Cuts to mental health would burden local jails
An analysis by Harris County of the proposed Texas House budget found that "cuts would transfer the burden onto a county government already contemplating hundreds of layoffs." The biggest unfunded mandates would come from cuts to state mental health services.

Legislating from the bench
Liberty and Justice for Y'all has a writeup of a recent case in which "the Court of Criminal Appeals donned their legislative hats and signed a new bill into law." Blogger B.W. Barnett agrees with the end result, but notes that "of course, you would always prefer that a legislature be the body handing down the law." 

Fourth time's a charm?
Smith County is considering yet another jail bond proposal which could go before voters in May. This would be the fourth plebiscite in as many years promoting jail expansion, which voters keep rejecting. (At least they're suggesting a much smaller facility than some of the grandiose proposals in the past.) If at first you don't succeed, I suppose ...

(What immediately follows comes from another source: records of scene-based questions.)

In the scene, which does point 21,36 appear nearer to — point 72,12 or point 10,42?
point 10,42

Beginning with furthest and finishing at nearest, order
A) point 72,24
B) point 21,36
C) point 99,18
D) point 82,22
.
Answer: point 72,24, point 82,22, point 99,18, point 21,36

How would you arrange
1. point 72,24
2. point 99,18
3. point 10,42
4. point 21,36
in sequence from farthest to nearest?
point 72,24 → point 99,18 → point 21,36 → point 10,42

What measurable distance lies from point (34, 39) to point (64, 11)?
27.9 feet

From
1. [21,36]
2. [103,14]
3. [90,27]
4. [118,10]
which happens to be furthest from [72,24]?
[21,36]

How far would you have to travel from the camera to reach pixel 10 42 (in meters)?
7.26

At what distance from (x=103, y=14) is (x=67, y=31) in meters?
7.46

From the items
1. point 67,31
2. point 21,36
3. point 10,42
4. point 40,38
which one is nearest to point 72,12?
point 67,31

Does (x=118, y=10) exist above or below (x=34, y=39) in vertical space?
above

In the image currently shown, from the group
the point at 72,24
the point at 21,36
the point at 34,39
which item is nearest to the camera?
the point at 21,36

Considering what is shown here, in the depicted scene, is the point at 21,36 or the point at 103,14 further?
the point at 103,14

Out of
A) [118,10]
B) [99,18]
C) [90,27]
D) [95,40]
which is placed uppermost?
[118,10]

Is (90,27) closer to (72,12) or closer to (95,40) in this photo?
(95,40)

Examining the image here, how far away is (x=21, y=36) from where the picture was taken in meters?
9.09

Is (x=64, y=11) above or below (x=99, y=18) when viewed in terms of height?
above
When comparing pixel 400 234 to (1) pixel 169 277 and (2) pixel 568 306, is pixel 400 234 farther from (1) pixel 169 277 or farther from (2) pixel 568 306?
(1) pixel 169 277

Jobs for ex-offenders reduce prison costs
The New York Times published an interesting story this week on various states helping ex-offenders get jobs to reduce recidivism and prison populations. In Michigan, "Through vigorous job placement programs and prudent use of parole, state officials say they have cut the prison population by 7,500, or about 15 percent, over the last four years, yielding more than $200 million in annual savings. Michigan spends $56 million a year on various re-entry programs, including substance abuse treatment and job training." Notably, both the Texas House and Senate budgets would eliminate Project RIO, which is the only state program we have (whether or not it functions as well as one might like) aimed at connecting ex-offenders with employment. These results argue the program should be expanded instead of deleted if the goal is to save money.

How to cut 30% from prison health costs
In California, legislators are gagging over high prison health costs, but the federal conservator appointed to address the problem says medical parole is the best, quickest solution: "You let me unload 1,500 inmates, and I'll give you a 30% drop in [prison healthcare] costs," he told legislators this week. Fifteen-hundred inmates amounts to less than 1% of the total California prison population.

Court program teaching art to graff writers
In Brooklyn, a juvenile court judge teamed up with an ex-tagger to create an art program for juvenile probationers convicted of graffiti crimes. The youth are actually taught professional-level art skills and the judge hangs examples of their artwork around his courtroom. Excellent idea! There are a lot of jobs and economic growth to be had in the creative sector, and I'd rather see the small handful of juvie graff writers who're actually caught channeled in that direction instead of focusing on punishment for punishment's sake.

Feds may cut reentry, reduce local asset forfeiture shares to save money
Budget cutters at the US Department of Justice have suggested reducing federal funds for reentry available under the Second Chance Act. They're also suggesting "Increasing the amount of time deducted from prison terms for good behavior," as well as "Sharing less of the proceeds from property confiscated from criminals with state and local authorities."